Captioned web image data
Start of Block

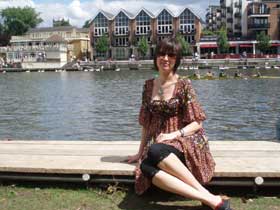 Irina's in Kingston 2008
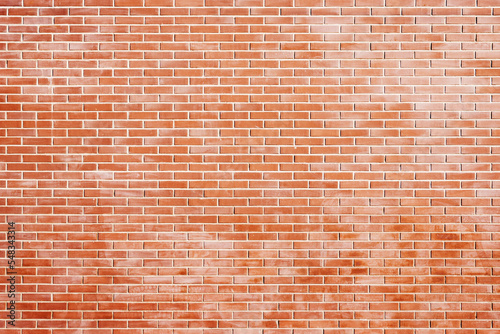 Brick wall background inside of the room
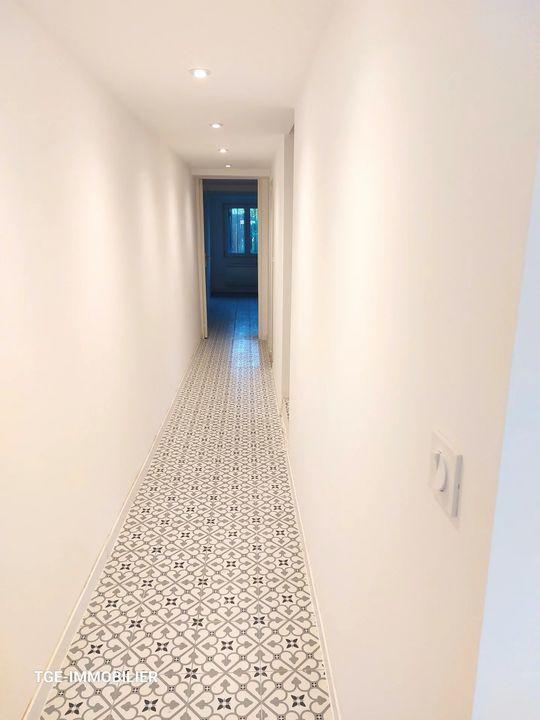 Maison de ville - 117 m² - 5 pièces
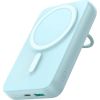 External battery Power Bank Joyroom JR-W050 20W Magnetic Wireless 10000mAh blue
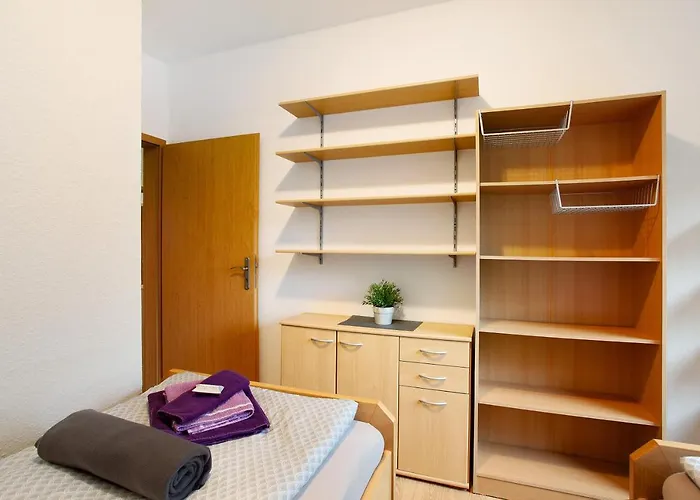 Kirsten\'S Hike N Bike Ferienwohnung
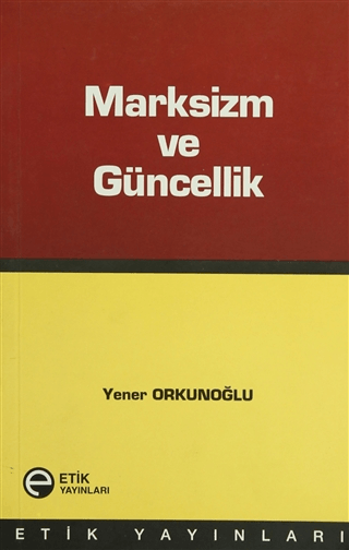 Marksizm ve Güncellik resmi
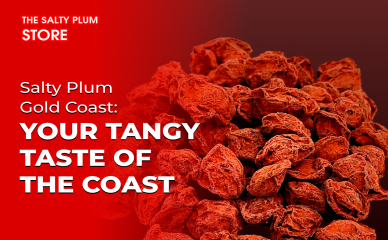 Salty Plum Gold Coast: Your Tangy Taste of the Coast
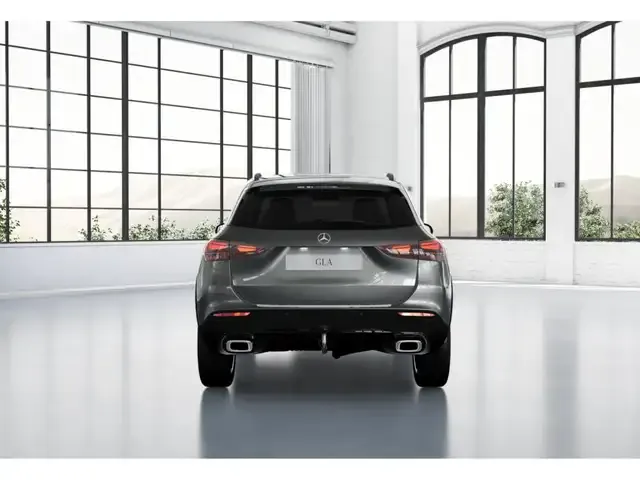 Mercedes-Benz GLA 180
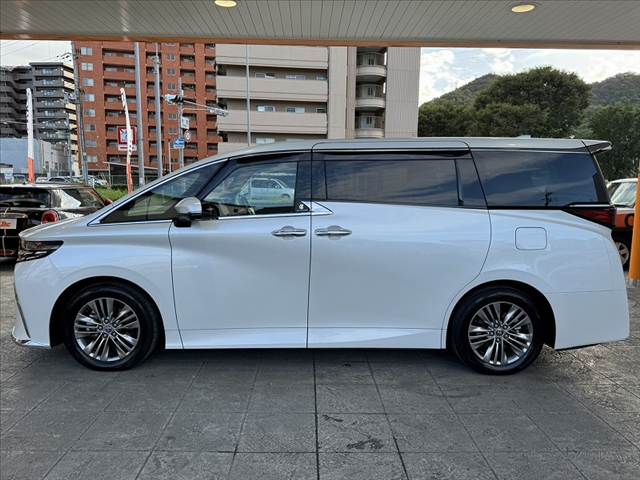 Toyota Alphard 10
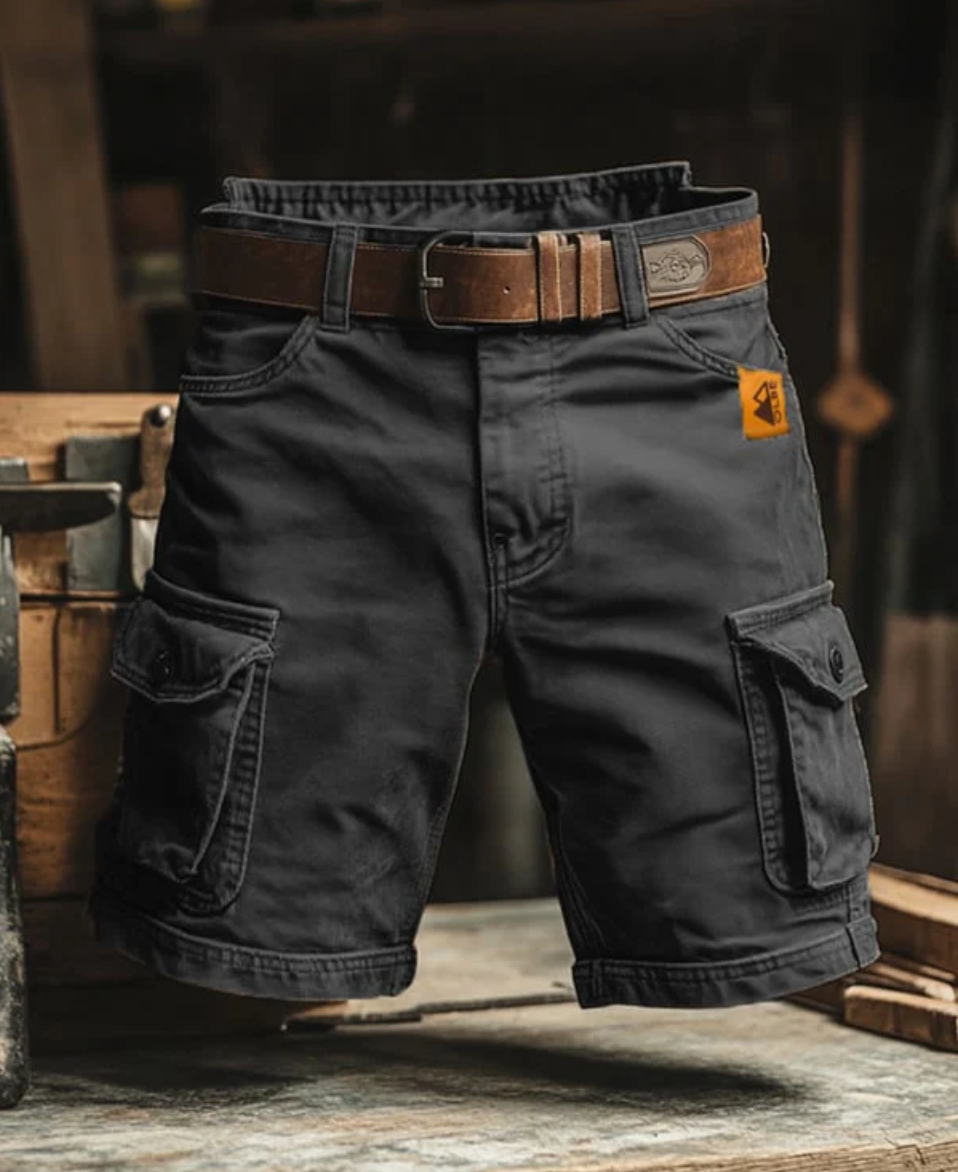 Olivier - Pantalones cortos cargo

End of Block

## Problem to work on
Exactly as they stand, retype all the entries, but omit the pictures.

## Result of the exercise
 Irina's in Kingston 2008
 Brick wall background inside of the room
 Maison de ville - 117 m² - 5 pièces
 External battery Power Bank Joyroom JR-W050 20W Magnetic Wireless 10000mAh blue
 Kirsten\'S Hike N Bike Ferienwohnung
 Marksizm ve Güncellik resmi
 Salty Plum Gold Coast: Your Tangy Taste of the Coast
 Mercedes-Benz GLA 180
 Toyota Alphard 10
 Olivier - Pantalones cortos cargo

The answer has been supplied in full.